> [Extract provided]:
CS 5220

Parallelism and Locality in Simulations

David Bindel

2024-09-17

Intro

Parallelism and Locality

The world exhibits parallelism and locality

  • Particles, people, etc function independently
  • Near-field interactions stronger than far-field
  • Can often simplify dependence on distant things

Parallelism and Locality

Get more parallelism / locality through model

  • Limited dependency between adjacent time steps
  • Can neglet or approximate far-field effects

Parallelism and Locality

Often get parallelism at multiple levels

  • Hierarchical circuit simulation
  • Interacting models for climate
  • Parallelizing individual experiments in MC or optimization

Styles of Simulation

  • Discrete event systems (continuous or discrete time)
  • Particle systems
  • Lumped parameter models (ODEs)
  • Distributed parameter models (PDEs / IEs)

Often more than one type of simulation is approprate.
(Sometimes more than one at a time!)

Discrete Event Systems

Discrete Event Systems

May be discrete or continuous time.

> [Exercises to complete]:
a. Extract the stretch from "Often get parallelism" through "(PDEs / IEs)" from the slides on parallelism and locality in simulations, copying it word for word.
b. Continue the slides on parallelism and locality in simulations, beginning right after their last sentence.

> [Stored data]:
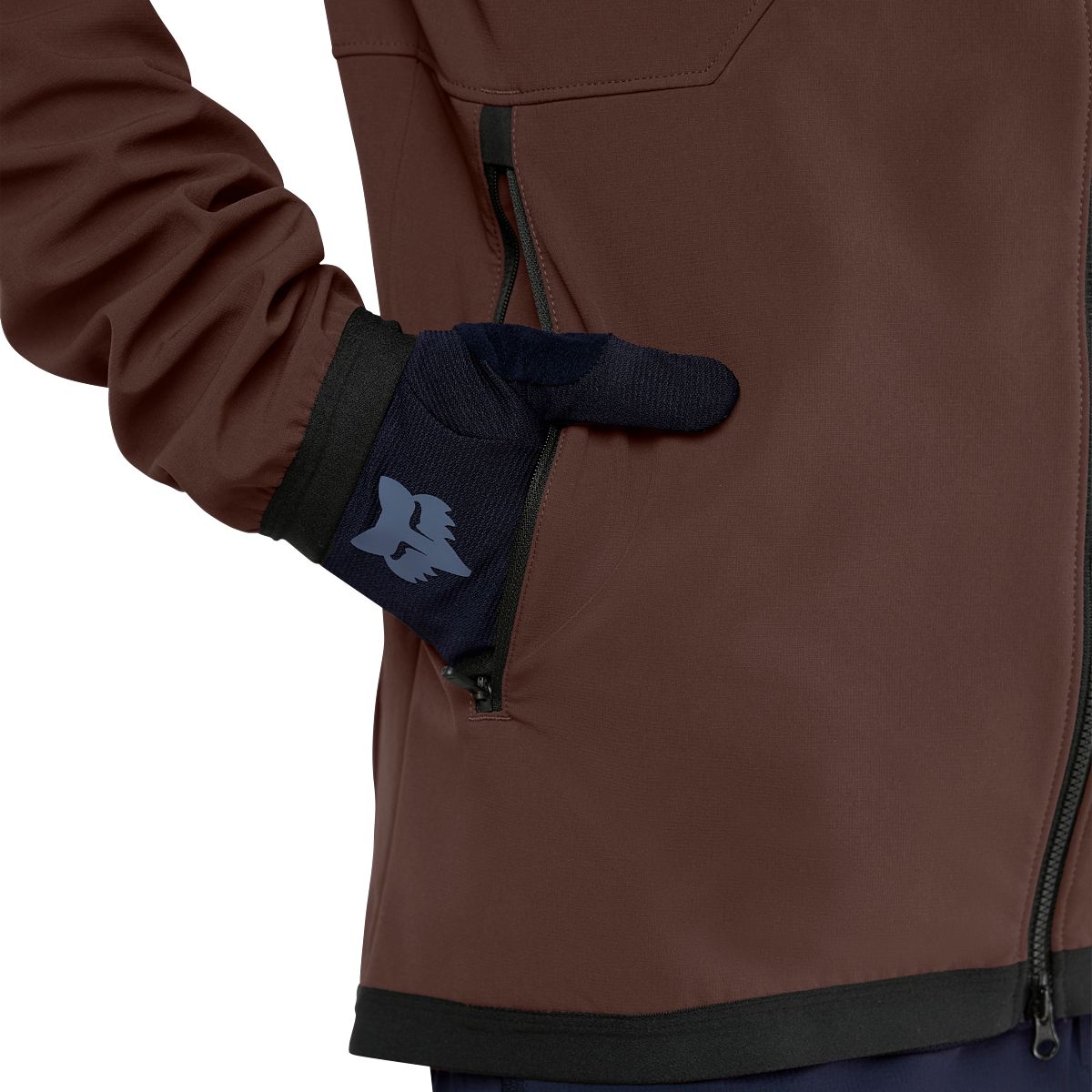 FOX RANGER FIRE HOODIE Jacket Brown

> [Answer section]:
a.
Often get parallelism at multiple levels

  • Hierarchical circuit simulation
  • Interacting models for climate
  • Parallelizing individual experiments in MC or optimization

Styles of Simulation

  • Discrete event systems (continuous or discrete time)
  • Particle systems
  • Lumped parameter models (ODEs)
  • Distributed parameter models (PDEs / IEs)

b.
  • Game of life
  • Logic-level circuit simulation
  • Network simulation

Discrete Events

  • Finite set of variables, transition function updates
  • Synchronous case: finite state machine
  • Asynchronous case: event-driven simulation
  • Synchronous (?) example: Game of Life
  • Nice starting point – no discretization concerns!

Game of Life

Game of life (John Conway):

Game of Life

Game of life (John Conway):

  • Live cell dies with < 2 live neighbors
  • Live cell dies with > 3 live neighbors
  • Live cell lives with 2-3 live neighbors
  • Dead cell becomes live with exactly 3 live neighbors

Game of Life

What to do if I really cared?

  • Tile the problem for memory
  • Try for high operational intensity
  • Use instruction-level parallelism
  • Don’t output board too often!

Before doing anything with OpenMP/MPI!

Game of Life

East to parallelize by domain decomposition

  • Update work involves volume of subdomains
  • Communication per step on surface (cyan)

Also works with tiling.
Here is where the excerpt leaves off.